=== Source passage ===
------------------------------
Visiting Mom and Dad in Buffalo, and flipping through the channels one rainy afternoon, I stumble across programming that makes me think “who the hell watches this?” - not because it’s tasteless or whatnot, but because it is excruciatingly dull. For instance:
The NASA Channel, which shows a near-empty Mission Control room most of the time I pass by it. Maybe aerospace geeks get off on watching some guy drink coffee and take notes alone at Mission Control, I dunno.
EWTN, specifically, rosary recitation. Hail Marys for an hour straight.
Storefront church services on public access. One public access channel often airs services from various inner city storefront churches. The production quality is as if the service was taped on a handheld VHS camcordrer from the early 1990s, using the built-in microphone, without using a tripod or any image stabilization.
Well, a lot of those religious programs are aimed at elderly people who may be confined to their homes. When I was a kid, my grandfather (a devout Catholic with Multiple Sclerosis) watched such programs regularly.
For an elderly or sick person who’d LIKE to be at Mass or at Church praying the rosary with friends, the television version may be the next best thing.
If we got the NASA Channel, my dad would watch it whenever he wasn’t watching black-and-white game shows or that channel where University of Washington professors tell you how heart-bypass surgery works with lots of gory pictures.
Since it’s not in our cable package, he watches the Weather Channel and Prime Minister’s Question Time on CSPAN instead.
We occasionally get “The Big Joe Polka Show”, which is a very rural and simple transmission of a polka dance in some Elks’ lodge in Ohio somewhere. “Big Joe” is a very fat, spangly-dressed blowhard kind of guy who emcees amateur polka band performances while country folks of all ages polka on the dance floor. Actually, I rather like it, as it provides a glimpse of down-home midwestern life that’s foreign to me. However, it’s no thrill-fest, and I sometimes feel like I’m the only one who ever watches it.
------------------------------
=== Provided material ===
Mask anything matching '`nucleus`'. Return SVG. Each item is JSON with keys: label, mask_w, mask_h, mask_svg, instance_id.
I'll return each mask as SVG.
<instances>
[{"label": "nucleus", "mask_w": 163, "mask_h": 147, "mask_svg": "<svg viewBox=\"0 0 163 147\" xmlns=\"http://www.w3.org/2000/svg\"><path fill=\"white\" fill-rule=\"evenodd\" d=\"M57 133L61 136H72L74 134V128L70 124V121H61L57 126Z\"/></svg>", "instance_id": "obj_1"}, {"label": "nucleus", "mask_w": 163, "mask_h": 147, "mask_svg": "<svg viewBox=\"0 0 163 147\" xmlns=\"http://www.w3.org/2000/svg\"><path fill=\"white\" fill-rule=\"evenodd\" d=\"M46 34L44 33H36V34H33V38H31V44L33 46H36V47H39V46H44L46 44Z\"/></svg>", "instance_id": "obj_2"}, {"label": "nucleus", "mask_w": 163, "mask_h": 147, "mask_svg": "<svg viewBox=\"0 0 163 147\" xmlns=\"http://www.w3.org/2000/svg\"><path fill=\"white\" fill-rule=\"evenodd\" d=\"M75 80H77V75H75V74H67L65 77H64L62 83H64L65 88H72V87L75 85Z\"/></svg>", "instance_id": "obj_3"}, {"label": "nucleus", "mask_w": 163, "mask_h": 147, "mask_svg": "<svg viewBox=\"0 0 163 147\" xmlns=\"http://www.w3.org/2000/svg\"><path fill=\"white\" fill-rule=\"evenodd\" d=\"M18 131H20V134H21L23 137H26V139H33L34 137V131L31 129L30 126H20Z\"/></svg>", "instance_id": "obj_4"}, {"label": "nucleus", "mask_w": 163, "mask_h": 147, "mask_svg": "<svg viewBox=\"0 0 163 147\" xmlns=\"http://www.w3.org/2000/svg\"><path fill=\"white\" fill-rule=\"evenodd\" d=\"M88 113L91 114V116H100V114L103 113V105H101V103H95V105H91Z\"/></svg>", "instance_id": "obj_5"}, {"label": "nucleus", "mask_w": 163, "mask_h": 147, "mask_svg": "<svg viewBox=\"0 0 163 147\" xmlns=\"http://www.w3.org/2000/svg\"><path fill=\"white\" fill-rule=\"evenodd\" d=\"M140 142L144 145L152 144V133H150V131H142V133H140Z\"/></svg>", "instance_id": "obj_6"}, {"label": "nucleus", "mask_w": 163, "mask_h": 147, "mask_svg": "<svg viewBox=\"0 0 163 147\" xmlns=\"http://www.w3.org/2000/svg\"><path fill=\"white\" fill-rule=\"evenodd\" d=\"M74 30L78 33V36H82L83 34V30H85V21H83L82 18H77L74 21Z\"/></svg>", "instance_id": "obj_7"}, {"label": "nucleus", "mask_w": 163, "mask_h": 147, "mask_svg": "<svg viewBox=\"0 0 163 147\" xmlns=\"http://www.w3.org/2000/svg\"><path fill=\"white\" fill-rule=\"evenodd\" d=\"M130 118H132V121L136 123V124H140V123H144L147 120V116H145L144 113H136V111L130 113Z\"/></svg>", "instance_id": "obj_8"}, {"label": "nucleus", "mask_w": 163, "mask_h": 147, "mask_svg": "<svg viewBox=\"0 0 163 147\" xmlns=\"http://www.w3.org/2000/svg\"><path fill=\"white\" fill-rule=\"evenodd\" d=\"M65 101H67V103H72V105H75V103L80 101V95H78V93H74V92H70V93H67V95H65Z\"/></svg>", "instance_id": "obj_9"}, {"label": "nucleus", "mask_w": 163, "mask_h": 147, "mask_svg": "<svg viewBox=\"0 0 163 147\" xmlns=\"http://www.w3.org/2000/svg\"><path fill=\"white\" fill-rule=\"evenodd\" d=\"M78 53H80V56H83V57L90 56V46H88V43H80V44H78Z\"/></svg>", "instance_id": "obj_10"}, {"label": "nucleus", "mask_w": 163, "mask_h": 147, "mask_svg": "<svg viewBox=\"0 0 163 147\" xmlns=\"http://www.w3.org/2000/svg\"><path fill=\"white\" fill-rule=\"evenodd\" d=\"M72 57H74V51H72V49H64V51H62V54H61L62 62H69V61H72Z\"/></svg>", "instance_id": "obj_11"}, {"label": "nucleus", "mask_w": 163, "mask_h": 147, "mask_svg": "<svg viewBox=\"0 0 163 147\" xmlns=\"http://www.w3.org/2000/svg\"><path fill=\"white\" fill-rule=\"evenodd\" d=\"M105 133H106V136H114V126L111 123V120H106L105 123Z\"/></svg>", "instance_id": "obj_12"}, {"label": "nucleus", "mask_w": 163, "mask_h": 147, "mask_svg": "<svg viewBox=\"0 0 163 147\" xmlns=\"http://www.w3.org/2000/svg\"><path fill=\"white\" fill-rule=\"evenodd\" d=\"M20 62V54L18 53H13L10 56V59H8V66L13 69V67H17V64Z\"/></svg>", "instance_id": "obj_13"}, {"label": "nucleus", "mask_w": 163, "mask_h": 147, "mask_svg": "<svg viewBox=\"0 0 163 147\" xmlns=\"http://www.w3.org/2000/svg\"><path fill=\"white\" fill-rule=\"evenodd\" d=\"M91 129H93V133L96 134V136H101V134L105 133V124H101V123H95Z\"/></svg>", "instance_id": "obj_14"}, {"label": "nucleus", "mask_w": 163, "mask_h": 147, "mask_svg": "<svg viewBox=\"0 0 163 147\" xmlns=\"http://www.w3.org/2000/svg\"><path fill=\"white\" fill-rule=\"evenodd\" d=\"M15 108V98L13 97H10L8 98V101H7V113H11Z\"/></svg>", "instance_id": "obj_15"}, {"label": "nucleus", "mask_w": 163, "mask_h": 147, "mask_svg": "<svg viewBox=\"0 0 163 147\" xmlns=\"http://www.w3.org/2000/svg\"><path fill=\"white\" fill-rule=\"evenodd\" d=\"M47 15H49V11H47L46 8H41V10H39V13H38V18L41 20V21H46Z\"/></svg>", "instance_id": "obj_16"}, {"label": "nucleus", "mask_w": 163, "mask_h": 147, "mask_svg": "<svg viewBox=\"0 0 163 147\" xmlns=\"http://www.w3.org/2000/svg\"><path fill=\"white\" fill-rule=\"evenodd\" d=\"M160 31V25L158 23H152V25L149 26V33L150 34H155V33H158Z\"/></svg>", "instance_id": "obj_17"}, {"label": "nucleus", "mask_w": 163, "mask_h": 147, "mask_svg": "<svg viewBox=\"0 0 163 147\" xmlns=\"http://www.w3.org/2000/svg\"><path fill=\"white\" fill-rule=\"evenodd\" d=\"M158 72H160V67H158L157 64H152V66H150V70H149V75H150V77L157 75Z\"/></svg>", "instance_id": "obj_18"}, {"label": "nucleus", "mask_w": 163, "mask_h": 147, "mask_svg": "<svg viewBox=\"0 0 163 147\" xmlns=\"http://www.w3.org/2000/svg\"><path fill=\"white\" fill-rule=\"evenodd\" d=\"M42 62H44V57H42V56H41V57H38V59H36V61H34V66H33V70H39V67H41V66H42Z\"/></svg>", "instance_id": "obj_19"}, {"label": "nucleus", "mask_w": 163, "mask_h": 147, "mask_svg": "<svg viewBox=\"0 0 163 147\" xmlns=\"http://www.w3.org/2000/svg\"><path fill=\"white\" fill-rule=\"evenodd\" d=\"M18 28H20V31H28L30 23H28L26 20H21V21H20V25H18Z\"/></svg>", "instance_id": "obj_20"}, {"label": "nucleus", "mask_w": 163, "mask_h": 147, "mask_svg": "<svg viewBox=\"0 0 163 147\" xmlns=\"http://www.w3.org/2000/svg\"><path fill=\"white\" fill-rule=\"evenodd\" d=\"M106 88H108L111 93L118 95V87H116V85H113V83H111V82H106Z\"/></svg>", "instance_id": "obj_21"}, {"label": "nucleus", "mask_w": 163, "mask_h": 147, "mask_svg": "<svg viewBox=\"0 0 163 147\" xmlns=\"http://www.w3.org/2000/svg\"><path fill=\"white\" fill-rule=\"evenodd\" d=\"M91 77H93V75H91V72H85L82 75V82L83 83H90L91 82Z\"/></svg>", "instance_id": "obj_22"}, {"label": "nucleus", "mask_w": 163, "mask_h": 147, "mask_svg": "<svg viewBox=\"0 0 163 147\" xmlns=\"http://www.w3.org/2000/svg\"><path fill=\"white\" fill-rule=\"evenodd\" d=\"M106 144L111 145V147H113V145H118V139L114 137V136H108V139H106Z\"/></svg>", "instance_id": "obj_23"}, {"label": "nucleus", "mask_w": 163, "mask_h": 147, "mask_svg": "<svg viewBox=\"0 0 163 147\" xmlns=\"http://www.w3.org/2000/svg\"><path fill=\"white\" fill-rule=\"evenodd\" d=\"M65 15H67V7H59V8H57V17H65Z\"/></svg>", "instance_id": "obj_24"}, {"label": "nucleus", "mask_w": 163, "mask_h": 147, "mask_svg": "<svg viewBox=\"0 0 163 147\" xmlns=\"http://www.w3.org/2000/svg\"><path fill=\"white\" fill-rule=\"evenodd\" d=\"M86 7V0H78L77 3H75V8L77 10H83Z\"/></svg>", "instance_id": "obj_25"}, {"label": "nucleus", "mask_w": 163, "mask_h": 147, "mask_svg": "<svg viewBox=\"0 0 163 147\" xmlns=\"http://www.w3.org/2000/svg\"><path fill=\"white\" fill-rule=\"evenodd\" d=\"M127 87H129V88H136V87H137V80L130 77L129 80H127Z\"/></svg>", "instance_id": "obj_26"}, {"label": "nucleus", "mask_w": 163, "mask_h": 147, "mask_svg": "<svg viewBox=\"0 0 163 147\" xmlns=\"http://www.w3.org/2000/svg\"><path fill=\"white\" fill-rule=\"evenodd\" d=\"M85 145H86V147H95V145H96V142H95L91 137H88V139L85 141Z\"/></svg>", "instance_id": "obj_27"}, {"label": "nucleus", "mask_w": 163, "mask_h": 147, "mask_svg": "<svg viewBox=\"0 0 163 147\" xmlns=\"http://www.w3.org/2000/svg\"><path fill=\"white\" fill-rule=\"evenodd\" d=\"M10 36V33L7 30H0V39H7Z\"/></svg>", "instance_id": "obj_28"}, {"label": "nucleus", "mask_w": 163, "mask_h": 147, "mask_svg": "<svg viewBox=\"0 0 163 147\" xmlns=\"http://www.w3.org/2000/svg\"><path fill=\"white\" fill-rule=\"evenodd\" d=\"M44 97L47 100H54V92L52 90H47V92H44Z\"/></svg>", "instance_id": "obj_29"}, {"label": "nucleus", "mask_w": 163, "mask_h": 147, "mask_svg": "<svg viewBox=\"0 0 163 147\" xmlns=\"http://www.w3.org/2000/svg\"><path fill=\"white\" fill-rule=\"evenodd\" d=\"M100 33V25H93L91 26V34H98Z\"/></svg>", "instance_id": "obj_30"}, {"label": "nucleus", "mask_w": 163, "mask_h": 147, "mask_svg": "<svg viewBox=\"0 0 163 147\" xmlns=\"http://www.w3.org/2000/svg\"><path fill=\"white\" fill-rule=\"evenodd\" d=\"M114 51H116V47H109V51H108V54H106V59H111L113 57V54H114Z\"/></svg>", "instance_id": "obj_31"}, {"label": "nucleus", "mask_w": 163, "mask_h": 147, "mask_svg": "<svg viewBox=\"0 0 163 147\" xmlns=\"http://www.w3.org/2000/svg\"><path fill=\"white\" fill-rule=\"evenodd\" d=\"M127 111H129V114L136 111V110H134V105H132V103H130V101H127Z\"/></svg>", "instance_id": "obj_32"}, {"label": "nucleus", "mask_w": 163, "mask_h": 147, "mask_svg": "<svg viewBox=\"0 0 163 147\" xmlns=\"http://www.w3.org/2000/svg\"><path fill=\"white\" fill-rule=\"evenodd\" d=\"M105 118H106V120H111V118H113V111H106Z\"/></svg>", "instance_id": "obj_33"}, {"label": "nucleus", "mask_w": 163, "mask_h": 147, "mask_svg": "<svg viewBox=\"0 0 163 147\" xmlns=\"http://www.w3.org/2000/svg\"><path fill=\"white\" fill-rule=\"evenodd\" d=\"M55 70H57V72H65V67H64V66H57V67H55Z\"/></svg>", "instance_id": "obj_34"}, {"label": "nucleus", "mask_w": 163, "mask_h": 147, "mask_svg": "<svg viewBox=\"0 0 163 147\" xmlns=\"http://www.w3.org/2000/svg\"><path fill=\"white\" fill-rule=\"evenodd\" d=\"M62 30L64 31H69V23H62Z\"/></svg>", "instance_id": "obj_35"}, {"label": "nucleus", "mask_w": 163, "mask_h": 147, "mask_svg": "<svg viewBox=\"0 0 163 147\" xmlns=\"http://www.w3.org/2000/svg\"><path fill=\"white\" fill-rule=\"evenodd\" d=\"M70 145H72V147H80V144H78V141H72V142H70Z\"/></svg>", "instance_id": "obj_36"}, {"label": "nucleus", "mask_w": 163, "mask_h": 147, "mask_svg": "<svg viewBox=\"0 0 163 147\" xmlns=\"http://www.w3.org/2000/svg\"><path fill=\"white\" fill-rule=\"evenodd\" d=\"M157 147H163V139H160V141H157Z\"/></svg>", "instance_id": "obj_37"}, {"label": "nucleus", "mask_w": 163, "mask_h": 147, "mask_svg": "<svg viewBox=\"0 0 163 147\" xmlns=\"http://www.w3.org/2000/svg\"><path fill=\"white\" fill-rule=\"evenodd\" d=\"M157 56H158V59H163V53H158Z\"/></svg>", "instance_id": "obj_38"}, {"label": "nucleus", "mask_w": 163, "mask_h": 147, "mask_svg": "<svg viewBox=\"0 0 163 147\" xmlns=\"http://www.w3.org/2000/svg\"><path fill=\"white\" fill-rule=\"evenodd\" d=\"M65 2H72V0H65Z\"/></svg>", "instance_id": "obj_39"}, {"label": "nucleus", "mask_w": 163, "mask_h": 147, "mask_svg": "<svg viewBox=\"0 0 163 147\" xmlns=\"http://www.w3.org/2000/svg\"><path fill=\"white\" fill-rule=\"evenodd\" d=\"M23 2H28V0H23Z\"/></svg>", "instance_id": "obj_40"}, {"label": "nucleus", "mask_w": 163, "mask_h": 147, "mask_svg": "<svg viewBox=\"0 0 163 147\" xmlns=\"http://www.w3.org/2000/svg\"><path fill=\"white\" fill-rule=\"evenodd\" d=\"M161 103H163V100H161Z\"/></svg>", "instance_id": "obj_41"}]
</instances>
------------------------------
=== List of tasks ===
• 1. List the programs that the passage about dull television programming gives directly after "For instance:" as examples of excruciatingly dull viewing.
• 2. Pick up the passage about dull television programming after its final sentence, and write the next part in the same voice.

=== Written answers ===
• 1.
- The NASA Channel, which mostly shows a near-empty Mission Control room
- Rosary recitation on EWTN
- Storefront church services on public access

• 2.
Dad’s no spring chicken, but even he doesn’t understand why our local PBS affiliate needs to show reruns of The Lawrence Welk Show on Sunday evenings for the rest of eternity. I’d be willing to pledge $1,000 to take it off the air forever and replace it with Blackadder or something.
Our late uber-devout babysitter watched EWTN pretty much whenever she was at home and awake, after she retired from childcare. At least in the morning before the telenovelas came on.
She was pretty well disabled by a bunch of health problems by then and it was hard for her to get to church.
There’s a local show in Portland, OR called Cannabis Common Sense. I sometimes wonder just how high you have to be to actually watch it and find it interesting.
Here’s a sample. Do yourself a favor and at least stick it out to the 1:15 minute mark through the 2 minute mark. You’ll understand once you do.
I know people who watch this. They’re elderly people who like to recite the rosary but find it difficult to get to their local parish church. It’s the same audience that watches ‘Mass for you at home’ on Sunday mornings.
Count me in on the growing list of people who know other people who watch EWTN. I spent my senior year of college living at my school’s Catholic Campus Ministry house, so I met Catholics of every flavor, including a decent number of college students who were upset that we didn’t receive EWTN on campus.
I don’t really understand public access television in general. Does anyone watch it?
The only time I’ve watched this show for any length of time is when my daughter (and other students at our school) was on it. The polka band from our school played there. The venue in our neck of the woods was a large dance hall north of our town. It was not an aircraft hangar. I enjoyed watching some of the old folks (and not so old folks) scoot around the floor.
Actually, the camera guy and director must have liked our daughter. Each time Big Joe said the name of the girl who would introduce the next song, the picture showed our daughter (who, IMHO, is much more photogenic!).
I saw cup-stacking on an ESPN channel once. I watched it for thirty minutes. It was the most amazing thing I’ve ever seen. This is a sport??? Kids practice this???
Now, that is something where I wondered if anyone besides those kids’ parents actually watched.